Experience levels: 2+ years
We are looking for a consultant to work with our clients on topics including real-world evidence, clinical research, and epidemiology. Candidates will work closely with our clients on the following topics:
- Design RWE studies for clinical research across different disease areas.
- Identify the right datasets for different studies based on the use case, intended variables and outcomes, and available data sources.
- Conduct a high-level study feasibility analysis.
- Define an analysis plan, derive insights, and develop appropriate documents to convey findings from the research.
- Conduct clinical and research literature reviews to support the above activities.
The ideal candidate for this role should have 2+ years’ experience conducting research in the pharma industry, contract research organization, or academic institute; or experience in a closely related discipline within the pharma industry. The candidate should have experience in at least a few of the below-listed activities:
- Experience in setting up, coordinating, and supervising clinical studies
- Knowledge of randomized controlled clinical trials principles, methodology, and procedures.
- Independently draft and edit documents such as high-level research proposals and protocols.
- Knowledge of the pharmaceutical industry, terminology, and practices.
- Knowledge of RWE data sources and standards such as MarketScan, CPRD, JMDC, Optum, PharMetrics, and OMOP.
- Developing strong working knowledge in diseases and therapeutic areas.
- Strong research and data collection skills.

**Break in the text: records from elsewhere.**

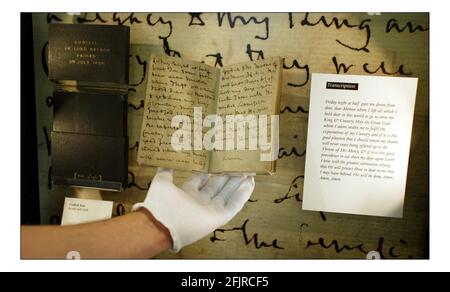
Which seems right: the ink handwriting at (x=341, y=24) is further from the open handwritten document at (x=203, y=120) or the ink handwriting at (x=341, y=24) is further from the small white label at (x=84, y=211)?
the small white label at (x=84, y=211)

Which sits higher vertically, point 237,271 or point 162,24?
point 162,24

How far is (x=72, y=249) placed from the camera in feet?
2.46

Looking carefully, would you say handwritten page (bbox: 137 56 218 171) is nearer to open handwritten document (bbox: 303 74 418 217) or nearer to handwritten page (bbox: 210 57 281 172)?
handwritten page (bbox: 210 57 281 172)

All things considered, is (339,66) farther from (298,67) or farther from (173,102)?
(173,102)

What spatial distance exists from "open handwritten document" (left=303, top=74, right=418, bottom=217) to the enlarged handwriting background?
0.02m

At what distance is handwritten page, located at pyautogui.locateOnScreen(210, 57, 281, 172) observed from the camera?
0.73 meters

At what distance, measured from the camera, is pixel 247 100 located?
0.74 m

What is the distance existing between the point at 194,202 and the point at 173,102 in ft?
0.68

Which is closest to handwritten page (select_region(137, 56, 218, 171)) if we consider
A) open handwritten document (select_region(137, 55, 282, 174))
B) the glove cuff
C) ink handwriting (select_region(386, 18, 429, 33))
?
open handwritten document (select_region(137, 55, 282, 174))

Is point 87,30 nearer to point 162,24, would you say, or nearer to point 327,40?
point 162,24

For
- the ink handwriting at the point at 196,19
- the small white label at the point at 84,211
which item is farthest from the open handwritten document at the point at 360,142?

The candidate should also have the below-mentioned project management and communication skills:
- Support project management by coordinating project activities and timelines as well as issue management.

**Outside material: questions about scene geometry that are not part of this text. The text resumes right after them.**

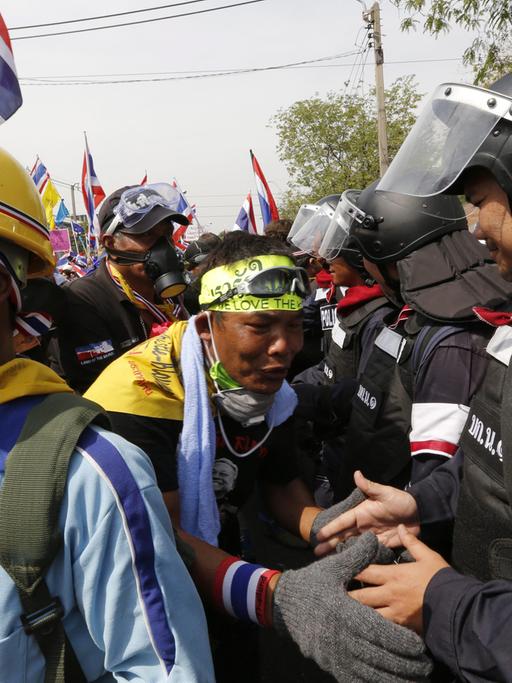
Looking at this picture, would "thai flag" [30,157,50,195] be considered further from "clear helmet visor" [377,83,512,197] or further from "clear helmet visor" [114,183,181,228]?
"clear helmet visor" [377,83,512,197]

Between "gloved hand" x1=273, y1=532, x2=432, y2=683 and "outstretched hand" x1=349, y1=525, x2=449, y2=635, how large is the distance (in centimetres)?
8

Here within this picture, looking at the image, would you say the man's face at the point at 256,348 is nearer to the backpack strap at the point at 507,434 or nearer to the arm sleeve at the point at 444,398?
the arm sleeve at the point at 444,398

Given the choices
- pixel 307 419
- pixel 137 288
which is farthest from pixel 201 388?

- Liaise with internal and external stakeholders to provide a single point of accountability for workflow management through the organization, across multiple internal and external work streams.
- Ability to liaise with doctors, consultants, or investigators to facilitate study execution.
- Summarize meetings, document scopes of work & project charters, provide status updates, and create reports and presentations for internal and external audiences.
- Identify resource/schedule bottlenecks and work with internal teams to mitigate risks or escalate as appropriate.
- Proficient with Microsoft Office Word, Excel, and PowerPoint.
- Ability to develop and deliver both oral and written presentations.